_WORK TASK_
Show, copied in full, every line of the listing below that contains the string "Rises".

_SUPPLIED INFORMATION_
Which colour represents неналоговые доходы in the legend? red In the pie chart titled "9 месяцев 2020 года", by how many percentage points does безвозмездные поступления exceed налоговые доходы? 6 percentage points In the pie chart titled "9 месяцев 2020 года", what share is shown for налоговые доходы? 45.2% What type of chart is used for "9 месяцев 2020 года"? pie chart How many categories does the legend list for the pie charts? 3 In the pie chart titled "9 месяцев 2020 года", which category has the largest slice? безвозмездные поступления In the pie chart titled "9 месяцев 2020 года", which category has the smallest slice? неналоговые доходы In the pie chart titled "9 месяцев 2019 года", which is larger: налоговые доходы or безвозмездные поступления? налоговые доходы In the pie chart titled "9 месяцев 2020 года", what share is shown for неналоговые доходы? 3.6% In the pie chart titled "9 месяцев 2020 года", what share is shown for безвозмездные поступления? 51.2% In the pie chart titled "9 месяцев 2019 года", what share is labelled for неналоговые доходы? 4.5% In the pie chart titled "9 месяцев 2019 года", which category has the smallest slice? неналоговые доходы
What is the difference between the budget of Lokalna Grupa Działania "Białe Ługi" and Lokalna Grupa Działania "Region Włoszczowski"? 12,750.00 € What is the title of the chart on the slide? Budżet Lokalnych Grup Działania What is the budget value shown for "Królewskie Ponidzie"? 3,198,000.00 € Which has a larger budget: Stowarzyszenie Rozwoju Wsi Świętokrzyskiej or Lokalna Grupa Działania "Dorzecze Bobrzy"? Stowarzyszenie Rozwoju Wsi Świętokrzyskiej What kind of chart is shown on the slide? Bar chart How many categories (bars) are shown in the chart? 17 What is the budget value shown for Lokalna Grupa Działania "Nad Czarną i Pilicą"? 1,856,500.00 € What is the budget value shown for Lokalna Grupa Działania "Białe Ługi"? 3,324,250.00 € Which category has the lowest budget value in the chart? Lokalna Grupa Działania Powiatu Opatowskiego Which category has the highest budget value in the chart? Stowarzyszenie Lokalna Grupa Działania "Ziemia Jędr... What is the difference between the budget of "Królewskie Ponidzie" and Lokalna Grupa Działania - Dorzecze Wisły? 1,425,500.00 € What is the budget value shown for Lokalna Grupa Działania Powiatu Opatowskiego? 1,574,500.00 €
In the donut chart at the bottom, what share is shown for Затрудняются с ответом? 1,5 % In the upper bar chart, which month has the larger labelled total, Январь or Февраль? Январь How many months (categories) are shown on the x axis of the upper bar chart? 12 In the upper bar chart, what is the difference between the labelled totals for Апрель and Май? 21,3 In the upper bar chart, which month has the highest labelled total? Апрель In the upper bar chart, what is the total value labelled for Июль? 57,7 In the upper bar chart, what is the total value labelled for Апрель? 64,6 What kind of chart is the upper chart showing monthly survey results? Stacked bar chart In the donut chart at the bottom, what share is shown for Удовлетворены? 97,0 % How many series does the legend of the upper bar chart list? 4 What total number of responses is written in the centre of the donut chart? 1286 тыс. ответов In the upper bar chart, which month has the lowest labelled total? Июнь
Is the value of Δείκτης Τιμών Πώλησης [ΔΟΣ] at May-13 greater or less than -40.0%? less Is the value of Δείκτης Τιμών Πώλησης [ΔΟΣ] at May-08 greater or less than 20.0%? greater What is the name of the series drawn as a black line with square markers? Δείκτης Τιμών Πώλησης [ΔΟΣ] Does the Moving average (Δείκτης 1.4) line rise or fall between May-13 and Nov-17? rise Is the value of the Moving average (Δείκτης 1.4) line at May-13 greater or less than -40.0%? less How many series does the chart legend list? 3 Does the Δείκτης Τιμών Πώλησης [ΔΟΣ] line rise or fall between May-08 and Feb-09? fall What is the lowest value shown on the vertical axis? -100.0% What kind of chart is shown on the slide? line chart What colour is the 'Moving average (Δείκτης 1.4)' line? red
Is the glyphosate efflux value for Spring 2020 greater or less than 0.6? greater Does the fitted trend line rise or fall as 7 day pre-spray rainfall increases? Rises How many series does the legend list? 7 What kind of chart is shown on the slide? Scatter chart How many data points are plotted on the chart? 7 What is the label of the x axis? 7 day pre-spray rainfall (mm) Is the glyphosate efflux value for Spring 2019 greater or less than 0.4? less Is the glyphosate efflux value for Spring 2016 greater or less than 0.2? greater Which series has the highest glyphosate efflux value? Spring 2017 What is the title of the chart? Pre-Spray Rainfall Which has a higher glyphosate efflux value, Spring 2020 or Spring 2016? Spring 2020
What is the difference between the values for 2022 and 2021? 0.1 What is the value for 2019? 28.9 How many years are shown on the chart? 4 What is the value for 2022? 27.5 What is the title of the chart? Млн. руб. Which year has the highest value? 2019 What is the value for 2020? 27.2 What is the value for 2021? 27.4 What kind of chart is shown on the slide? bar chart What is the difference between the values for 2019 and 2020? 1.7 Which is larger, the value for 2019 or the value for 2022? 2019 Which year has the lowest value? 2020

_EXPECTED OUTPUT_
Is the glyphosate efflux value for Spring 2020 greater or less than 0.6? greater Does the fitted trend line rise or fall as 7 day pre-spray rainfall increases? Rises How many series does the legend list? 7 What kind of chart is shown on the slide? Scatter chart How many data points are plotted on the chart? 7 What is the label of the x axis? 7 day pre-spray rainfall (mm) Is the glyphosate efflux value for Spring 2019 greater or less than 0.4? less Is the glyphosate efflux value for Spring 2016 greater or less than 0.2? greater Which series has the highest glyphosate efflux value? Spring 2017 What is the title of the chart? Pre-Spray Rainfall Which has a higher glyphosate efflux value, Spring 2020 or Spring 2016? Spring 2020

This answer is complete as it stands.